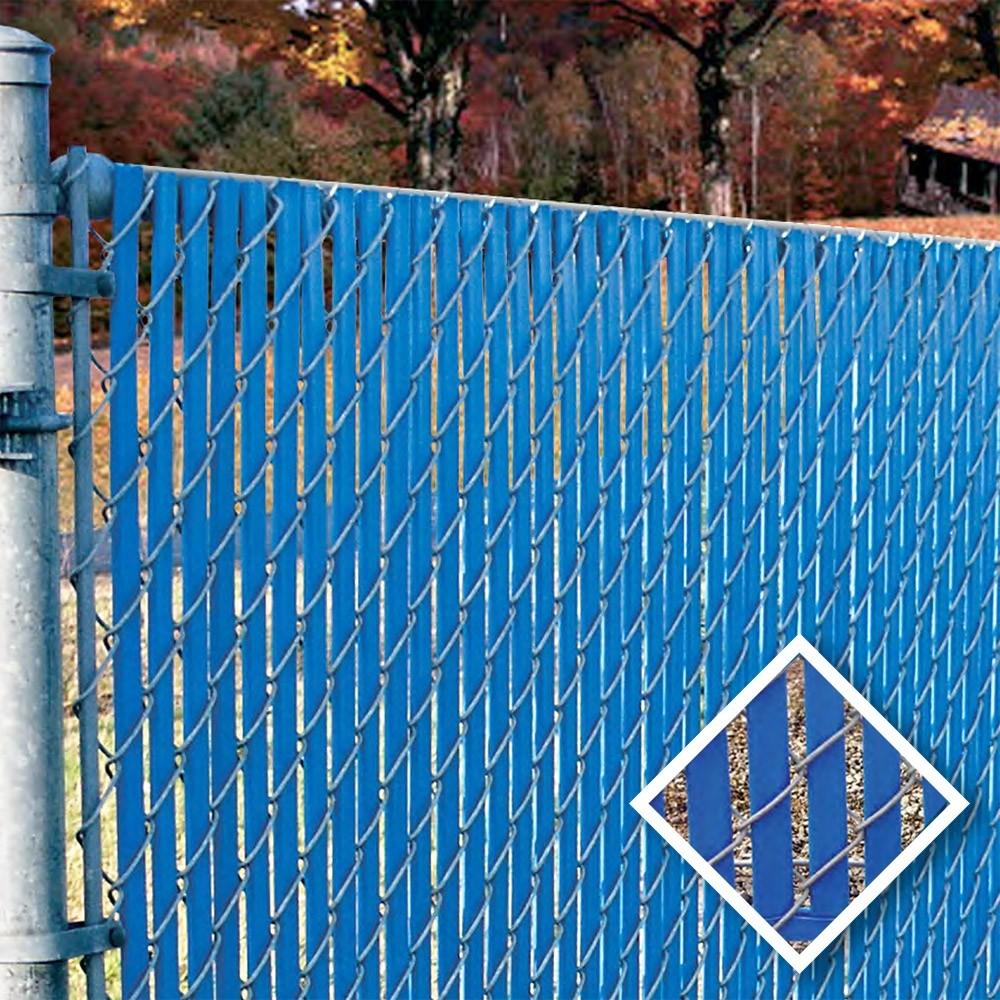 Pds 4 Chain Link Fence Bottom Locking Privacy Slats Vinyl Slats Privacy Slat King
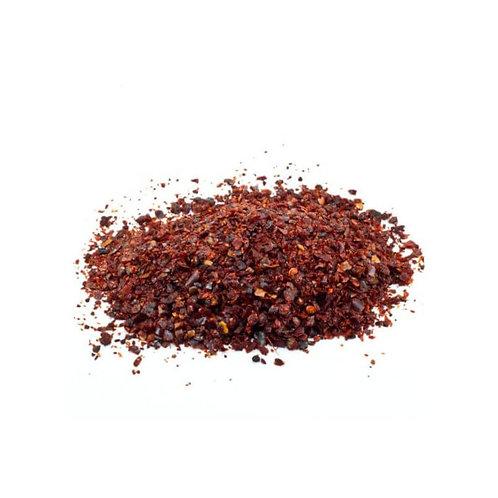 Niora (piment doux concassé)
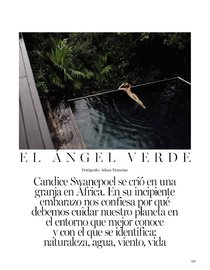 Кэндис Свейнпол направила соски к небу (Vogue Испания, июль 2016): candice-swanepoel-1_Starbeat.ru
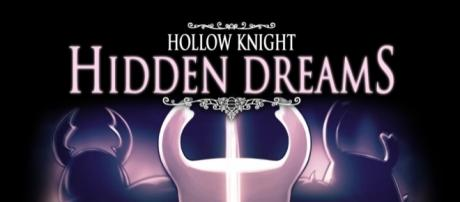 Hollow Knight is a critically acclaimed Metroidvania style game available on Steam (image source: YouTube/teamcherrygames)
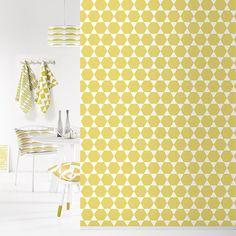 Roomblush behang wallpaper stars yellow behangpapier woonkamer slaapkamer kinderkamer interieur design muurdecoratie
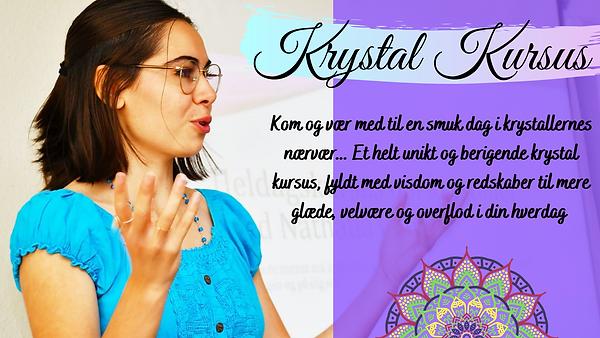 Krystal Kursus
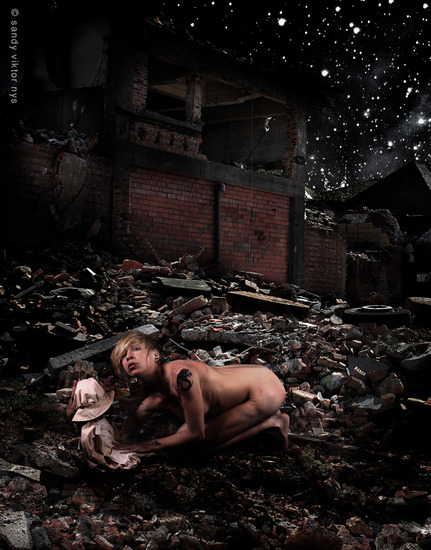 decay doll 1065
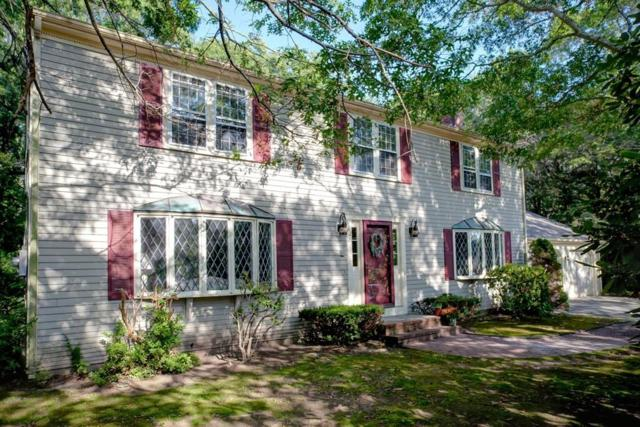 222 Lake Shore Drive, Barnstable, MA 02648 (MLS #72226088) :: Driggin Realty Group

================================

→ **How to complete this task**
Exactly as written above, print every line of the data but not its pictures.

→ **Your solution**
 Pds 4 Chain Link Fence Bottom Locking Privacy Slats Vinyl Slats Privacy Slat King
 Niora (piment doux concassé)
 Кэндис Свейнпол направила соски к небу (Vogue Испания, июль 2016): candice-swanepoel-1_Starbeat.ru
 Hollow Knight is a critically acclaimed Metroidvania style game available on Steam (image source: YouTube/teamcherrygames)
 Roomblush behang wallpaper stars yellow behangpapier woonkamer slaapkamer kinderkamer interieur design muurdecoratie
 Krystal Kursus
 decay doll 1065
 222 Lake Shore Drive, Barnstable, MA 02648 (MLS #72226088) :: Driggin Realty Group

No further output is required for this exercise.